As the teacher of the student, I would tell him or her that you weren't asked what you personally believed, which is not a part of the curriculum of this class. I would tell that student that people in an evolution class, for example, who learned an average amount of the science would get a C whatever their religious beliefs, those learning most of the material an A, and somebody who gave a purely religious answer with none of the science an F - and not because of what he wrote, but because of what he didn't write.
On the other hand, IMO, I foresee a potential problem arising if and when a student submits classroom work-product that has 100% religious content and no appropriate scientific content, and then whines that they spent so much time putting the religious-based product together that they didn't have time to get around to the appropriate scientific-based product.
That's an F. The test is measuring how much of the course content was mastered by the student and nothing else. The student you described could have written that religious answer before the class started at the beginning of the semester. Several moths of instruction later, he gives the same answer, one that offers no evidence that that student came to class, read, or learned anything at all. That's pretty much the definition of failing a class.
Perhaps a bigger question regarding this bill is......what exactly is the intent? Students are already free to express their religious beliefs in school, so what exactly is the point of the bill? Seems to me like it might be trying to solve a problem that doesn't exist.
My guess is it's Republican politicians pandering to a religious constituency without regard for the damage that this kind of meddling can do.
Imagine people want children to go to school and learn foolishness; answer the questions according to the script, even if they don't believe the answers are correct, just to say, they did a science.
Nobody cares if somebody "does" a science class. They care if the science was learned. In a science class, it is the religious mythology that is the foolishness, which is already offered in Sunday schools.
Here's how you identify good ideas and distinguish them from foolishness: as
@tas8831 noted, if an idea can be used to accurately anticipate outcomes, it is a keeper. If an idea can do that, we consider it knowledge and add it to our collection of ideas that work.
Evolutionary theory works. It unifies mountains of data from a multitude of sources, accurately makes predictions about what can and cannot be found in nature, provides a rational mechanism for evolution consistent with the known actions of nature, accounts for both the commonality of all life as well as biodiversity, and has had practical applications that have improved the human condition in areas like medicine and agriculture.

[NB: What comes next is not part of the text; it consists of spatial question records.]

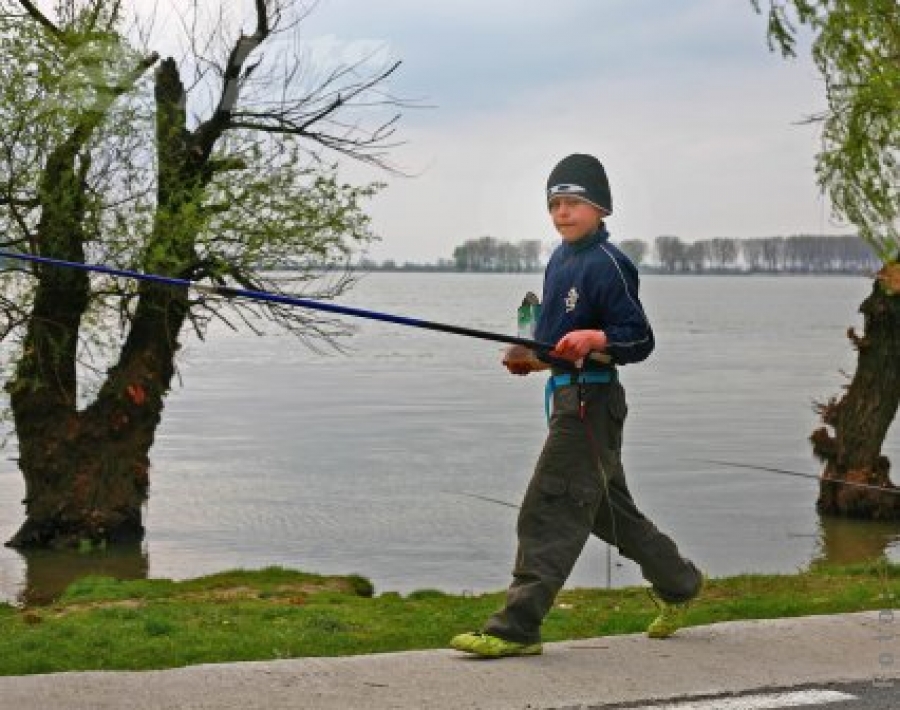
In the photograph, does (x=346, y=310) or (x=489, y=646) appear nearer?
(x=346, y=310)

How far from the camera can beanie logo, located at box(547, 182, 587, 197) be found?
6789mm

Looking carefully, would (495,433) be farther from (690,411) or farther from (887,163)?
(887,163)

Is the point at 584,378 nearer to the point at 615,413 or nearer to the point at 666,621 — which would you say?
the point at 615,413

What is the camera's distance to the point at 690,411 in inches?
1934

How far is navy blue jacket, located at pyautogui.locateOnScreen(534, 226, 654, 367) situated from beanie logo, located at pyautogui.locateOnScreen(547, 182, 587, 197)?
0.20m

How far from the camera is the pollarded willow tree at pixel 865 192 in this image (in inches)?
908

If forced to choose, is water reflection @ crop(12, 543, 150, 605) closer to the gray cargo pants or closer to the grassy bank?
the grassy bank

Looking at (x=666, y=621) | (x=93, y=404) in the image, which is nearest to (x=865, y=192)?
(x=93, y=404)

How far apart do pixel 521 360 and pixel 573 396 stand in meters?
0.30

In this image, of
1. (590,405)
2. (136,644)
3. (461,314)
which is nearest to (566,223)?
(590,405)

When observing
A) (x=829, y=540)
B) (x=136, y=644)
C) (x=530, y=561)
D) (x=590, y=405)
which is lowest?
(x=829, y=540)

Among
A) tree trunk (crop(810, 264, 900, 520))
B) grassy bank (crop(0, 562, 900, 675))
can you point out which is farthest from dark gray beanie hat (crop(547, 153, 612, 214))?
tree trunk (crop(810, 264, 900, 520))

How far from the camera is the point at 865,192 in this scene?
2477 cm

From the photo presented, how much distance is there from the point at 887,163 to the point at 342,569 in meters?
10.4
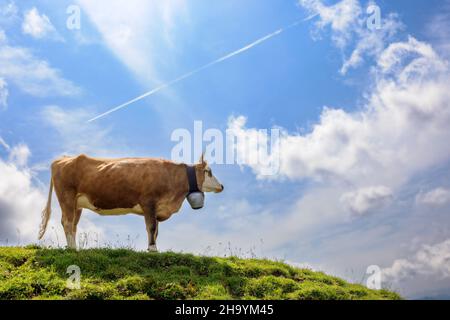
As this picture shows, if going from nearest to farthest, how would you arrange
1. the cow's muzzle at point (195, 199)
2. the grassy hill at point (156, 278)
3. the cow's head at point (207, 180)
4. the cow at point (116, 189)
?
the grassy hill at point (156, 278) → the cow at point (116, 189) → the cow's muzzle at point (195, 199) → the cow's head at point (207, 180)

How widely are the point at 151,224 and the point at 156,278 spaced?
344 cm

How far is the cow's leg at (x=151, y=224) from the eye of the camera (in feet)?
53.6

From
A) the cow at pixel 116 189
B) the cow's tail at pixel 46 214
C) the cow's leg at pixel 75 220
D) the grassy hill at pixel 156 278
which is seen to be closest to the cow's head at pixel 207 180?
the cow at pixel 116 189

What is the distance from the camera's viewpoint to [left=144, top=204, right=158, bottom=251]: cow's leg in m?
16.3

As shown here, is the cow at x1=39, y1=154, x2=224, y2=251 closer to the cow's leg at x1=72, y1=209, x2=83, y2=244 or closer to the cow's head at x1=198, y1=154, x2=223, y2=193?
the cow's leg at x1=72, y1=209, x2=83, y2=244

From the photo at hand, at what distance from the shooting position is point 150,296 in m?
12.4

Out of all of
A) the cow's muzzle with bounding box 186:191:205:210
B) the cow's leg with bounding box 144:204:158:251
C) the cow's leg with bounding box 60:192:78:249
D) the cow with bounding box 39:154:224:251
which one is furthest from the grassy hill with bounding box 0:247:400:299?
the cow's muzzle with bounding box 186:191:205:210

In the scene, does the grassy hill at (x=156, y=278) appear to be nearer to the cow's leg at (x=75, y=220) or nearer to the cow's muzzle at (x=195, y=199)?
the cow's leg at (x=75, y=220)

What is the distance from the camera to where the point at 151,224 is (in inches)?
643

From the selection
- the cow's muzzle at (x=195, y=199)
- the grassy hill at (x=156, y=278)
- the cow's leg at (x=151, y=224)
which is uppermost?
the cow's muzzle at (x=195, y=199)

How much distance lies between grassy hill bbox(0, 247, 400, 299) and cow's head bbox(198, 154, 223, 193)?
285 cm
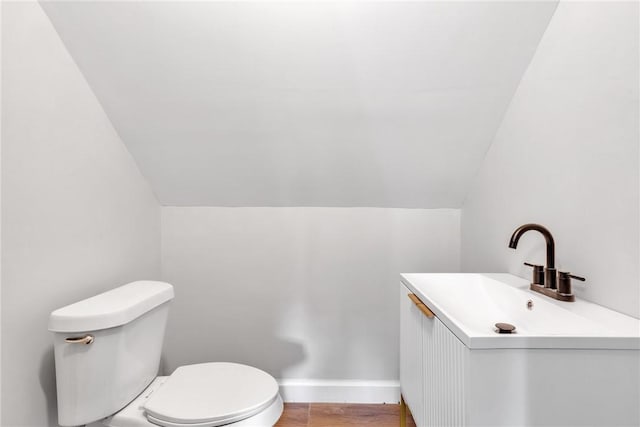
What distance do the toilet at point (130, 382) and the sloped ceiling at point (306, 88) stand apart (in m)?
0.73

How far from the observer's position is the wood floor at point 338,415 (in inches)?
72.5

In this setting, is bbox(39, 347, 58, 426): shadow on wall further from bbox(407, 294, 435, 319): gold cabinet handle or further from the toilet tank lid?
bbox(407, 294, 435, 319): gold cabinet handle

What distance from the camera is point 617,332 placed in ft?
2.68

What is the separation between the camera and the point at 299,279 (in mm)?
2053

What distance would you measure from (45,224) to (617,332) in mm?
1631

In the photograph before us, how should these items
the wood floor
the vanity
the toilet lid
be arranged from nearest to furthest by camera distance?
the vanity → the toilet lid → the wood floor

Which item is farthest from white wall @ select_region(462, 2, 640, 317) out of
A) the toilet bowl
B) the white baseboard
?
the toilet bowl

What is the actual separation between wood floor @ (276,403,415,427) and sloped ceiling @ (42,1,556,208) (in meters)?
1.09

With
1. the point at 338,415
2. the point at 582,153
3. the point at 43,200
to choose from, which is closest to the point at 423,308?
the point at 582,153

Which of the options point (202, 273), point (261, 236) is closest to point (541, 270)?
point (261, 236)

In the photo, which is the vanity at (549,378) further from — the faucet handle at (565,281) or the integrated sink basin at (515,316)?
the faucet handle at (565,281)

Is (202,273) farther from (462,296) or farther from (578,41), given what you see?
(578,41)

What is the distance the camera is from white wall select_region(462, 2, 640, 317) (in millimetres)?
983

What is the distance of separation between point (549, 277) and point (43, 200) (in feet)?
5.34
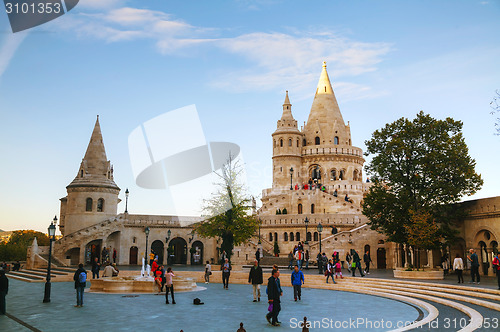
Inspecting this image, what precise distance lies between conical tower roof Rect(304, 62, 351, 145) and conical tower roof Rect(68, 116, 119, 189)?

By contrast, its only alternative, creationism, is a sterile idea that can do none of those things. Even if it were true, it remains a useless idea. Feel free to collect useless ideas and reject useful ones based on faith rather than evidence, but that's pretty much my definition of foolishness right there.
So, one cannot become a scientist, unless they accept science dogma
They won't get a degree in science unless they master the scientific material, whether they accept it or not. They probably won't get a job as a scientist or science teacher without adequate credentials. Even with those credentials, if they want to insert an religious agenda into their work, they will find employment and funding hard to come by. I think that the Discovery Institute might still be hiring, but you'll probably still need an advanced degree from an accredited university to get one of those jobs, and that means learning material whether you believe it or not.
Gee. I didn't know my motor car ran because of a theory. LOL.